READING TEXT ->
- - - - -
After some careful investigation, I have drawn up the following plan of action…
Take a couple of high-quality fish oil capsules plus a couple of starflower or primrose oil capsules.
Besides coating the stomach, the combination of Omega-6 fat GLA in the starflower/primrose oil and EPA and DHA Omega-3 fats in fish oils is said to inhibit the production of inflammatory prostaglandins partly responsible for hangover symptoms while triggering anti-inflammatory prostaglandins.
Research carried out in the 1980s found that this made a hangover significantly more bearable.
Further line the stomach with a protein-packed pre-party dish involving either meat, fish, chickpeas, eggs or nuts.
Protein is broken down more gradually than sugar and carbohydrates and so decelerates the rate at which alcohol is absorbed.
Take two Milk Thistle capsules – known as liquido de cardo de leche in Spain.
The jury is out on whether this herb extract will do much to alleviate symptoms.
But as an anti-inflammatory and antioxidant it could prod my liver into more efficient action to deal with 95% of the toxins coursing through my system.
I will be planning how much I will drink before leaving the house as well as dwelling for a while on my last hangover, giving serious consideration to the fact that no pharmaceutical company has yet come up with a bona fide cure.
During the party
Avoid all dark-coloured liquids, including bourbon, whiskey, brandy and – yes – red wine.
These contain high concentrations of a compound known as congeners, produced during the fermentation process, which tend to trigger the most devilish hangovers.
I will also break with tradition and say no to the bubbly as it raises blood alcohol levels more quickly.
Try to alternate between glasses of wine and glasses of water; though I don’t hold out much hope for this strategy, it is possibly the most reliable angle to come in on.
Drink a glass of warm water with a tablespoon of apple cider vinegar and honey, according to Icelandic custom.
As veterans of drinking themselves into a stupor, the Icelanders should know a thing or two about hangover remedies.
- - - - -
[Stored data]
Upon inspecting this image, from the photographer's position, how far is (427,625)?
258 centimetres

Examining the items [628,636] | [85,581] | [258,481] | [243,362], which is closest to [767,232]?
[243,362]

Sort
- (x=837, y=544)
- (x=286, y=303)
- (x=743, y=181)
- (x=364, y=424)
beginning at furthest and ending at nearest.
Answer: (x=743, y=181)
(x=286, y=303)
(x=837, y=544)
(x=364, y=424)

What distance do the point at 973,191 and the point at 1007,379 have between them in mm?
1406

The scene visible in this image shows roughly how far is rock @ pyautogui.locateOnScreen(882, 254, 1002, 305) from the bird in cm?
- - - - -
Could you pick up the hangover-prevention plan after its final sentence and keep writing it? This material was drawn from a separate source.

WRITTEN RESPONSE ->
This one tackles basic rehydration as well as countering the acidity of the alcohol with the vinegar, which becomes alkaline once consumed.
As for the honey, apart from being an antioxidant it provides plenty of potassium, which is diminished by the alcohol. It also contains fructose, which breaks down alcohol faster.
Take another two Milk Thistle capsules.
Put a large glass of coconut water beside the bed and try to drink at least some of it before swimming off to sleep.
Coconut water contains electrolytes – sodium, potassium, magnesium, calcium, chloride and hydrogen phosphate and hydrogen carbonate – which help the body to rehydrate more effectively.
As dehydration is one of the main pillars of the hangover, this has to work in some measure or another.
The morning after
Drink a cup of warm water with the juice of half a lemon and a big dollop of honey.
The lemon increases bile flow and helps to detox the liver.
Drink another cup of warm water with slices of fresh ginger, eating as much as the ginger as possible as it has powerful anti-inflammatory and antioxidant properties.
Eat a large onion, garlic and rocket omelette fried lightly in olive oil with bread.
Eggs, onion, garlic and green leafy vegetables are rich sources of B6.
Eggs also contain the all-important amino acids cysteine and taurine.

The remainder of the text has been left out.